Reasons for Extended Layoff
Layoffs due to the completion of seasonal work accounted for 47 percent of the extended layoff events and resulted in 118,684 separations in the fourth quarter, 50 percent of the total. This marked the first time that as much as half of the separations were due to seasonal layoffs. Seasonal layoffs were most numerous among workers in heavy and civil engineering construction, in food manufacturing, and in general merchandise stores.Internal company restructuring (due to bankruptcy, business ownership change, financial difficulty, and reorganization) accounted for 15 percent of layoff events and resulted in 36,266 separations. These layoffs were mostly among workers in credit intermediation and related activities, transportation equipment manufacturing, and food manufacturing. Over half of both the internal company restructuring layoff events and separations were due to reorganization within the company.
Movement of Work
Between October and December of 2004, 74 extended mass layoff events involved the movement of work; this was about 11 percent of total extended mass layoff events, excluding those for seasonal and vacation reasons. These movements of work were to other U.S. locations or to locations outside of the U.S., and they occurred either within the same company or to other companies. The extended mass layoff events involving movement of work were associated with the separation of 16,361 workers, about 14 percent of all separations resulting from nonseasonal/nonvacation mass layoff events. Revised data from the third quarter of 2004 show that there were 84 extended mass layoff events and 17,400 separations involving the movement of work. The first quarter of 2004 marked the initial reporting of job loss data relating to the movement of work in the Bureau's Mass Layoff Statistics program.Among the 74 extended mass layoff events with reported relocation of work in the fourth quarter of 2004, 74 percent were permanent closures of worksites, which affected 12,623 workers. In comparison, for the 1,295 total layoff events reported for the fourth quarter of 2004, only 12 percent involved the permanent closure of worksites.

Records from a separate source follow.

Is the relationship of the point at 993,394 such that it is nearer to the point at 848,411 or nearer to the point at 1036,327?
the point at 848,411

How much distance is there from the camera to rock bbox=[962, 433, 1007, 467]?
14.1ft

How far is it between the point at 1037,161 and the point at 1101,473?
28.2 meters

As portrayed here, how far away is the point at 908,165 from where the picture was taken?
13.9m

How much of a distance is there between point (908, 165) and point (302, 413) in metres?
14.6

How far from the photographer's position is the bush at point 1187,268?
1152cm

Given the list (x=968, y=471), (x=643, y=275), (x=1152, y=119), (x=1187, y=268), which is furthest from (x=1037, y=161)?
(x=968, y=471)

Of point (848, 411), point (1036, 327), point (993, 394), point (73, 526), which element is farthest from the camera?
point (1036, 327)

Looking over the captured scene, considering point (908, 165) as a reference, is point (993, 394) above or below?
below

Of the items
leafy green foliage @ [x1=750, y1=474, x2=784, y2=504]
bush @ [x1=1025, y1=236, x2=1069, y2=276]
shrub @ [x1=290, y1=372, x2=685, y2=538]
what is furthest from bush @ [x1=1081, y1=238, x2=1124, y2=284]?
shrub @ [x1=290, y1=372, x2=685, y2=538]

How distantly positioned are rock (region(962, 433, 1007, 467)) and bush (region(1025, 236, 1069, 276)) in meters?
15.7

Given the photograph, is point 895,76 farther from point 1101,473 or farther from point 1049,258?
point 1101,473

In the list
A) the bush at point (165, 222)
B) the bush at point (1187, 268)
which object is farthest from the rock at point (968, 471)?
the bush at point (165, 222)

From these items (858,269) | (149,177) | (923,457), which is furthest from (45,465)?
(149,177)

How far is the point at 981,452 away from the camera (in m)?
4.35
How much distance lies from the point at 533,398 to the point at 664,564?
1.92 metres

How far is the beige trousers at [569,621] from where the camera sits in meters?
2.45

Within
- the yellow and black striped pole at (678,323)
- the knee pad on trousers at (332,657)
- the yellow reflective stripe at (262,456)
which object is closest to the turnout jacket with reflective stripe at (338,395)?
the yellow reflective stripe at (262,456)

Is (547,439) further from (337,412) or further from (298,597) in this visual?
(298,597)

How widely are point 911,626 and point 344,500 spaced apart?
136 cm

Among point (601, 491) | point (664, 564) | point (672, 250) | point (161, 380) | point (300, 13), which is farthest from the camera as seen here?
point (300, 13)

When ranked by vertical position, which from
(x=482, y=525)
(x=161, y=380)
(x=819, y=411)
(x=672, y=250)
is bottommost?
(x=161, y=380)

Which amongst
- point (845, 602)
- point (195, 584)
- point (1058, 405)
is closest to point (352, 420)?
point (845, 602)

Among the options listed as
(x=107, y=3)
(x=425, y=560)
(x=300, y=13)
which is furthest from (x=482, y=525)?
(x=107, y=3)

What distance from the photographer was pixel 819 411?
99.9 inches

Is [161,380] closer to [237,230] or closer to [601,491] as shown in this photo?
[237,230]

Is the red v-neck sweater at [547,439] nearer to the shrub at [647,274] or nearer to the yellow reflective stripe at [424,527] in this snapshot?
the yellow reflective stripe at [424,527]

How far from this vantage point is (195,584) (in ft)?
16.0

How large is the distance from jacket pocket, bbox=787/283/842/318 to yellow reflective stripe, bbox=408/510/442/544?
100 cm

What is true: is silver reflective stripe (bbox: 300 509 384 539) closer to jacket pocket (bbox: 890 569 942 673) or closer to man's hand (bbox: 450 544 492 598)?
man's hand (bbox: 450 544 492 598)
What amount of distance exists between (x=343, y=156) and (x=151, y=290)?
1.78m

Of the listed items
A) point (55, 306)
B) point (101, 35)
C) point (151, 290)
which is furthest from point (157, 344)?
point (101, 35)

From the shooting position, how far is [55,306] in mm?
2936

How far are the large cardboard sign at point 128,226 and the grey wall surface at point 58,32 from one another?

Of the layoffs involving the movement of work, 70 percent of the events and 72 percent of the laid-off workers were from manufacturing industries during the fourth quarter of 2004. Among all private nonfarm extended layoffs, manufacturing accounted for 31 percent of the events and 30 percent of the separations.
Internal company restructuring (bankruptcy, business ownership change, financial difficulty, and reorganization) accounted for 68 percent of layoff events associated with work relocation and resulted in 10,369 separations during the fourth quarter. Most of these were due to reorganization within the company. In contrast, only 15 percent of the layoff events in the total private nonfarm economy were because of internal company restructuring.
Among the regions, the South accounted for the largest proportion of workers in extended mass layoffs associated with the movement of work (42 percent) in the fourth quarter of 2004, followed by the Midwest (22 percent), the Northeast (19 percent), and the West (17 percent).